On his return to his native Maine he became captain and owner operator of the M/V Hippocampus out of Camden. The Hippo performed many missions, including hauling bait for lobstermen, transporting herring scales and carrying the mail to islands in Penobscot Bay. The Hippo later became the research and development platform for Bud’s many inventions and designs in support of marine industries. Among his many accomplishments was the first development of an underwater lighting system, which allowed photography in murky waters and at great depths. The lighting system was used on a wide variety of projects, such as the examination of a damaged fuel pier in Bucksport, the verification of correct positioning of a new waterline across the Kennebec River in Bath, a search for clues and possible treasure in the “Money Pit” in Nova Scotia, Canada, many underwater searches for lost valuables, boats, moorings, etc. up and down the Maine coast, and underwater research projects for Maine’s Department of Marine Resources. Bud also salvaged miles of heavy duty copper electrical wire, which spanned Penobscot Bay from the mainland to offshore islands.

As vice president-engineering of Coastal Engineering Industries of Camden, Bud designed, developed and tested the first-ever conversion for marine use of a line of John Deere diesel engines. He designed a massive lathe used to repair and metalize more than a dozen 19-inch vacuum dryer shaft journals for SeaPro Inc., a Rockland processing plant. He also performed a wide assortment of repair and rebuilding projects in support of fishermen and other marine interests in Coastal Maine.

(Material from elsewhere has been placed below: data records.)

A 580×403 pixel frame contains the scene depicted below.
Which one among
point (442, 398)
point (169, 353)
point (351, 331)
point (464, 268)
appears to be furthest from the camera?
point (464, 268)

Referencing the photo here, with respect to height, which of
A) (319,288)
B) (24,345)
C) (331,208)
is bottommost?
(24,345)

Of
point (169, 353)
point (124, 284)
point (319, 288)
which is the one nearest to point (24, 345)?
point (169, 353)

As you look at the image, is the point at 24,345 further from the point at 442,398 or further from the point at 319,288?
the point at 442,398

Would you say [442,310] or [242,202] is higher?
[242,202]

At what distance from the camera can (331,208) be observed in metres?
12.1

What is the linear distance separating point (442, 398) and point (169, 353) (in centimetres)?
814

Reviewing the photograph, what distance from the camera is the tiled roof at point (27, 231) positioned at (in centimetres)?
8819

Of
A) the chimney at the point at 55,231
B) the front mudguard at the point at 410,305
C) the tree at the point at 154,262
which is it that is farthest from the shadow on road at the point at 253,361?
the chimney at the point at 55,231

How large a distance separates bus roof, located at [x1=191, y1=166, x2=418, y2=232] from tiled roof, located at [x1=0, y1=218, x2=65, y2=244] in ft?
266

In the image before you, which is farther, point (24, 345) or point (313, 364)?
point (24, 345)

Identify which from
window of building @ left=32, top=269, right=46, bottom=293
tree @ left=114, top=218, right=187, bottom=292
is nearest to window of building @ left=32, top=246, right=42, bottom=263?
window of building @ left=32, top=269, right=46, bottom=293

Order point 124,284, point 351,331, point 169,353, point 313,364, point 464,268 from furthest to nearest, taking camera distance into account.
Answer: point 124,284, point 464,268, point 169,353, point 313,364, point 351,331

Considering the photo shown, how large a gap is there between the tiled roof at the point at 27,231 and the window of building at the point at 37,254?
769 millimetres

In his middle years, Bud became an expert at recording electronics, including transcribing photographs, tapes and moving pictures into digital format. He also recorded major events such as Challenger launches at Cape Canaveral, Fla.. He prepared taped studies of major Maine events such as the Ellsworth Fire of 1933. Bud also prepared a series of entertainment tapes for use in nursing homes and additional tapes of interesting events and places to be provided to the troops in the Iraq War. All of these tapes were offered free of charge.

Bud gave generously of his time throughout his life and frequently lent an expert and helping hand to someone in need.

He is survived by his daughters, Lorraine Garrick and Janice McQuillen, both of Georgetown, Texas; his grandchildren, Bruce Daniel Fowler of Benton, Steven Loren Fowler of Portland, Daniel Steven Garrick of Georgetown, Texas, Kelly Garrick Mireles of Georgetown, Texas, Jonathan James Garrick of Granger, Texas, John Francis Fraser of Georgetown, Texas, Kenneth Loren Fraser of Gautier, Miss., and Lincoln Thomas Fraser of Shawmut, Maine; great-grandchildren Steven, Timothy, Danielle, Amy, Alyxis, Joshua, Skyler, Ryan, Victoria, and Alex; and great-great-grandchildren John and Mariah.

He was preceded in death by his first wife, Esther; a son, Bruce Daniel; and his second wife, Eleanor.

A memorial service in Camden is to be announced at a later date. Interment is at Cardville Cemetery, in Cardville, Maine.